Centrepoint Alliance’s new strategy, which was initially announced to the market last year, has proved successful as the company has reported a profit turnaround for the financial year ended 30 June and posted a pre-tax profit of $1.2 million compared to $3.4 million loss in FY18, the firm said.
Following this, the company’s earnings before interest, tax, depreciation and amortisation (EBITDA) stood at $2.4 million against $1.6 million loss last year.
Centrepoint’s chief executive, Angus Benbow, attributed profit turnaround to a greater focus on providing services to advisers and a strategy that introduced a new pricing model which helped reposition business for growth.
The firm said, in its statement issued to the Australian Securities Exchange (ASX), that it was one of the first in the market to move to a fee-based revenue model, a move which saw 86 per cent of firms in its authorised representative network transition to the new pricing model.
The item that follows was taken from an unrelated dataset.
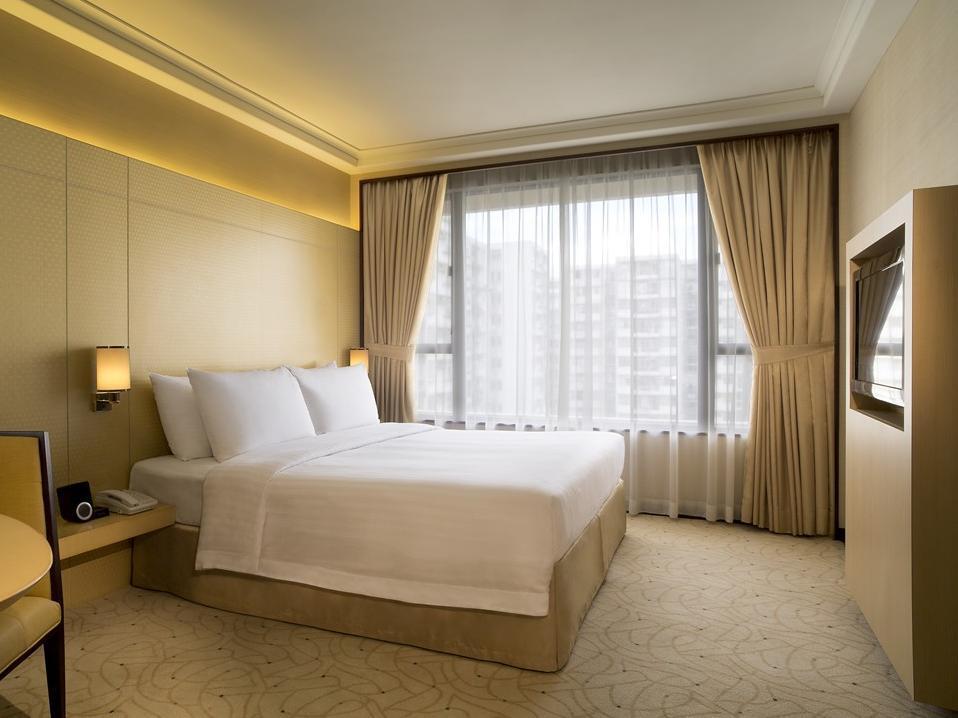 Hotel-Signatureis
“The financial advice sector’s business model needs to change,” Benbow said.
“We are leading by example and we were one of the first scaled advice businesses to reset pricing.”
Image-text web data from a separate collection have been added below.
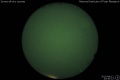 2015/8/12 23:30’12”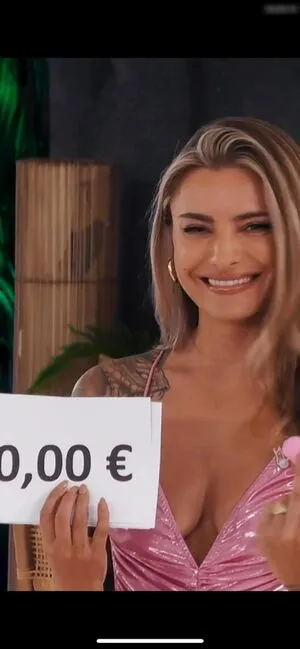 Sophia Thomalla OnlyFans Leaked Free Thumbnail Picture - #aB0amtKgVf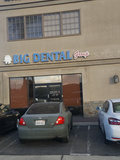big dental group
Centrepoint said there was a growing number of advisers looking for a ‘quality business service partner’. Following this, the firm announced it had recruited a record number of new financial advisers in the fourth quarter of FY19.
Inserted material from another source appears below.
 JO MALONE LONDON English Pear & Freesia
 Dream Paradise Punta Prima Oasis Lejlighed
“We know advisers are feeling fatigued with the level of change. This is why we implemented a model where both self-licenced and corporate licensed advisers can access a full suite of business services and support.”
Looking forward, the firm said that the main areas of focus for FY 2020 would be a launch of a fee-based offer for self-licensed advisers, further investment in technology and the firm would continue to drive growth in its licensed network.